# DIRECTIONS
Extract every line of the entries below and reproduce each one unchanged, in the same order.

··· SUPPLIED ENTRIES

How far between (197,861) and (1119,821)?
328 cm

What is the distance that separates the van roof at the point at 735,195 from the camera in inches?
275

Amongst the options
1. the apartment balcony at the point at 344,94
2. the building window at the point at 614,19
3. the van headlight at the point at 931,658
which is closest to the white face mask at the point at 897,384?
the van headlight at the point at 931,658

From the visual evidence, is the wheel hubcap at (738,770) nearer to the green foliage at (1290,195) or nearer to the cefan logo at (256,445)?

······

# RESPONSE TO THIS EXERCISE
How far between (197,861) and (1119,821)?
328 cm

What is the distance that separates the van roof at the point at 735,195 from the camera in inches?
275

Amongst the options
1. the apartment balcony at the point at 344,94
2. the building window at the point at 614,19
3. the van headlight at the point at 931,658
which is closest to the white face mask at the point at 897,384?
the van headlight at the point at 931,658

From the visual evidence, is the wheel hubcap at (738,770) nearer to the green foliage at (1290,195) or nearer to the cefan logo at (256,445)?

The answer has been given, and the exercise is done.